A resistência, pois, será ideológica. O próximo governo, que sabe muito bem o que quer, tem todas as condições de estabelecer a pauta. Sua intenção é a “recuperação” de valores. No atinente à Presidência, alguns exemplos.
Enem: “Para o ano que vem, pode ter certeza [...] não vai (sic) ter questões dessa forma. Nós vamos tomar conhecimento da prova antes”. Há quem releve a “ameaça”, dado o sigilo da prova, Miguel Arroyo (UFMG), todavia, alerta:
“Bolsonaro tem como interferir no conteúdo sem olhar a prova antes, porque ele nomeia o ministro, o ministro coloca o presidente do Inep e o presidente do Inep tem o direito de mudar toda a equipe” (Itamar Melo, DC, 13nov18).
Itamaraty: “Quero ajudar o Brasil e o mundo a se libertarem da ideologia globalista. Globalismo é a globalização econômica que passou a ser pilotada pelo marxismo cultural. Essencialmente é um sistema anti-humano e anti-cristão.
A fé em Cristo significa, hoje, lutar contra o globalismo, cujo objetivo último é romper a conexão entre Deus e o homem. [...] Significa abrir-se para a presença de Deus na política” (Ernesto Henrique Araújo, ministro escolhido).
Escola sem Partido, após estupidezes da esquerda, “O caldo borbulhante de sandices fez seu caminho até os manuais escolares, os vestibulares, o Enem.

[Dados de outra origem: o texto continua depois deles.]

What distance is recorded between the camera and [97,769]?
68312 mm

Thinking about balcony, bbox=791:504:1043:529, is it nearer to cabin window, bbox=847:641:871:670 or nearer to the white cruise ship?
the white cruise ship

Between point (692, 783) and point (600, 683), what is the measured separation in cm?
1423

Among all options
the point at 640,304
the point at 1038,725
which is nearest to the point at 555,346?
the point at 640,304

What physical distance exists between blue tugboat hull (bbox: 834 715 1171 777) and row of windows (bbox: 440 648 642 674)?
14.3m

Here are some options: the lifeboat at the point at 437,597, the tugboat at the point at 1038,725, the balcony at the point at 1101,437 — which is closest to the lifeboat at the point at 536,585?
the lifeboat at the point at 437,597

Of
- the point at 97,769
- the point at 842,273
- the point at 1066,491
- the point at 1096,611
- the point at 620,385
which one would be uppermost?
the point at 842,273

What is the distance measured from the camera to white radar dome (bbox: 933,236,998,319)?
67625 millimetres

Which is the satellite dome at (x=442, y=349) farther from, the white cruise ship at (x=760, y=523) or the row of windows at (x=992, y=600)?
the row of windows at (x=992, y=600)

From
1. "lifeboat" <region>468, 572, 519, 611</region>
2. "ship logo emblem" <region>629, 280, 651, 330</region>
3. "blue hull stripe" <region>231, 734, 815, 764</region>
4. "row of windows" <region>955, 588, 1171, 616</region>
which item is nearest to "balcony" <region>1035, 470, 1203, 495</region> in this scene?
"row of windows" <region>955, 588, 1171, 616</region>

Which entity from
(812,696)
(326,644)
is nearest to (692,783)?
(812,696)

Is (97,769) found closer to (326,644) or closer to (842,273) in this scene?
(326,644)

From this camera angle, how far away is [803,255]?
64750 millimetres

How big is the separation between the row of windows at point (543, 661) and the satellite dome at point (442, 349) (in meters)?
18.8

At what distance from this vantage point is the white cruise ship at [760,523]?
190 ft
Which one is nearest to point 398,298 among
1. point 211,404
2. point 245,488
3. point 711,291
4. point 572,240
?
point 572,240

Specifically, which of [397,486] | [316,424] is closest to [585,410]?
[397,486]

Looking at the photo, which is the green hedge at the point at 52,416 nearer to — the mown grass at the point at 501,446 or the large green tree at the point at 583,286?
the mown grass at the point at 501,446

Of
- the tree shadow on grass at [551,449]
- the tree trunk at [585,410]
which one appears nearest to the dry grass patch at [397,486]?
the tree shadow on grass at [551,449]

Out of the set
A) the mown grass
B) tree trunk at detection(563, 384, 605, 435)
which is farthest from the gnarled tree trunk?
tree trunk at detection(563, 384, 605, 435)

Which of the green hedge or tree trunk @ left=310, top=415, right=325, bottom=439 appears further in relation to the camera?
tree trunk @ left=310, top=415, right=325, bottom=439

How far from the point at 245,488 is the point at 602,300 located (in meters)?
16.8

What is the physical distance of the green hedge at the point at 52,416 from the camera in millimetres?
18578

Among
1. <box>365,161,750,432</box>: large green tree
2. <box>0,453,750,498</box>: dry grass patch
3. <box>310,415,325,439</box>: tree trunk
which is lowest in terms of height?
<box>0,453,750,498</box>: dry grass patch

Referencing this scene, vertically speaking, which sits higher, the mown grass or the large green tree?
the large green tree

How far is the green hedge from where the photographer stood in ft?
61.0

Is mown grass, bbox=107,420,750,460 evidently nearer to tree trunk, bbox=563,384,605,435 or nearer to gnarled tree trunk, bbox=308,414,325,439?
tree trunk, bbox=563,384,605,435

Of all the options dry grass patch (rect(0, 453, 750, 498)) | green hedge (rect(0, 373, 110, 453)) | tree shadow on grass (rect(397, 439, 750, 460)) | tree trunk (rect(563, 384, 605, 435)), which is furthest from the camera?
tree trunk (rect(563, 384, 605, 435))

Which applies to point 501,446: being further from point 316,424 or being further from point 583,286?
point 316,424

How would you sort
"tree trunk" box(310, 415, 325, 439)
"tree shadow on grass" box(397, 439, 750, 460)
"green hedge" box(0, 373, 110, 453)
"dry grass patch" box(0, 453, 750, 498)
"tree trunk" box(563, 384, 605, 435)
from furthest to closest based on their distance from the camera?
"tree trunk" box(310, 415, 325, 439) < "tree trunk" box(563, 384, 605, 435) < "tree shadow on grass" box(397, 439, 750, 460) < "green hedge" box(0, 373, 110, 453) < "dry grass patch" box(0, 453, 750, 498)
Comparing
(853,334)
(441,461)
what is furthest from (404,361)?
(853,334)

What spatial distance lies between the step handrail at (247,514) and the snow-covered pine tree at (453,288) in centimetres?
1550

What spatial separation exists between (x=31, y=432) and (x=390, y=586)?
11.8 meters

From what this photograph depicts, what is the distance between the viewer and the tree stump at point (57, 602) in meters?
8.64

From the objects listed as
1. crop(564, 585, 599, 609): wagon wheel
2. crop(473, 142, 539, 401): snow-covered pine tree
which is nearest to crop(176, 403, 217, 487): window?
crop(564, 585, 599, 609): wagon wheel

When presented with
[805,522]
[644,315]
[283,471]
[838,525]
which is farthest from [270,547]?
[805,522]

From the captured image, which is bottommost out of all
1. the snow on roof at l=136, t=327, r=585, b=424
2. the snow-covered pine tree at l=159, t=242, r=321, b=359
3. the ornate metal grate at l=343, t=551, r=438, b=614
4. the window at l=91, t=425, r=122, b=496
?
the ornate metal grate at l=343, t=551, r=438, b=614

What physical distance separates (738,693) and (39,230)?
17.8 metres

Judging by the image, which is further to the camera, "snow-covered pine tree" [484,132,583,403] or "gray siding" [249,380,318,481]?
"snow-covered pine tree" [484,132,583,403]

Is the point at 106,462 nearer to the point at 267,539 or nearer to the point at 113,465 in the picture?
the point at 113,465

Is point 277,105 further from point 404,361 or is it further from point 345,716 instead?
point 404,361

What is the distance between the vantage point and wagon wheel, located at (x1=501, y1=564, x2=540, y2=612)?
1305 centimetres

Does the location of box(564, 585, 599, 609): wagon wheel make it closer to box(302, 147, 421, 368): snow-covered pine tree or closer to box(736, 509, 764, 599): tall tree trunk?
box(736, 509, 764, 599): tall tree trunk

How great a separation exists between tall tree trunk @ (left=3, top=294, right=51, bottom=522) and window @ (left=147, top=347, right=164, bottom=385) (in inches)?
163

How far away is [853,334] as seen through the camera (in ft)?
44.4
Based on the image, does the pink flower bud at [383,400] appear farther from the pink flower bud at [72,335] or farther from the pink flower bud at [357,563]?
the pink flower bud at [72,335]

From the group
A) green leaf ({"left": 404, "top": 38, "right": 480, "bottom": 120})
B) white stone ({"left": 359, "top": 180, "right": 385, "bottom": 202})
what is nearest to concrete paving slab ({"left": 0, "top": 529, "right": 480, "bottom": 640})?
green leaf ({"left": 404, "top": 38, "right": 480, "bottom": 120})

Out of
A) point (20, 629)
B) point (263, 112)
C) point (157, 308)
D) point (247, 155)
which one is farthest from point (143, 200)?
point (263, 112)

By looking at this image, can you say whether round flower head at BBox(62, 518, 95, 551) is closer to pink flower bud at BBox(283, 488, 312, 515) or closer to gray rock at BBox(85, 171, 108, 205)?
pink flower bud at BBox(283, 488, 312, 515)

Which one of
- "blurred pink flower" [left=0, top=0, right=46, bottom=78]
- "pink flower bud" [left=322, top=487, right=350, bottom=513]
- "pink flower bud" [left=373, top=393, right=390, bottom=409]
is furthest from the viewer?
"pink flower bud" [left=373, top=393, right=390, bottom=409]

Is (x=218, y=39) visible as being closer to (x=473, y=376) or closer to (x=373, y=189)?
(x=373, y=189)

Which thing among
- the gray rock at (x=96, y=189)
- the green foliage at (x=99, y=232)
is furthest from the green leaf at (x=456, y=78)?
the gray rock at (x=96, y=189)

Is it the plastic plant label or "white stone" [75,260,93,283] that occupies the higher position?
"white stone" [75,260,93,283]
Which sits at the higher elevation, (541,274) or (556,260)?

No fim, originou uma reação destrutiva que pretende a escola em anexo do templo.
Sua verdadeira finalidade é aproveitar as vulnerabilidades para subordinar a escola a uma política ideológica e de costumes recrutada entre autoridades locais, políticos, promotores e pastores (Demétrio Magnoli, FSP, 17nov18).
Discurso de vitória: recém-eleito presidente, Bolsonaro, emergiu diante das câmaras de TV para oferecer ao povo seu pronunciamento. Mas... “passou a palavra a Magno Malta, pastor evangélico e praticante da chamada ‘velha política’.
Malta [...] abriu a era Bolsonaro com dois minutos e meio de reza, na qual misturou, com fervor, Deus e política. ‘A Tua palavra diz que quem unge a autoridade é Deus. E o Senhor ungiu Jair Bolsonaro’” (Itamar Melo, DC, 01nov18).
O evangelho sobe a rampa: no ato público seguinte, Bolsonaro optou por um culto evangélico comandado pelo pastor e político Silas Malafaia. Na ocasião, referiu-se a si próprio como ‘escolhido’ do Senhor” (Itamar Melo, DC, 12nov16).
Pobre Luzia: queimada, sobrevivente, mulher. Bolsonaro e o deus dele desgostam de política de gênero. Luzia nasceu antes de todas as religiões. Nada sabe de Bolsonaro nem de Bíblia. Mas os preceitos bíblicos a dizem culpada.
Aliás, para Luzia, a Bíblia é um livro perigoso, recheado de más recomendações sobre a mulher. Pespega-lhe culpa traiçoeira na origem e prescreve-lhe destino humilhante. Luzia, precisamos falar sobre teus riscos nesta República, mulher.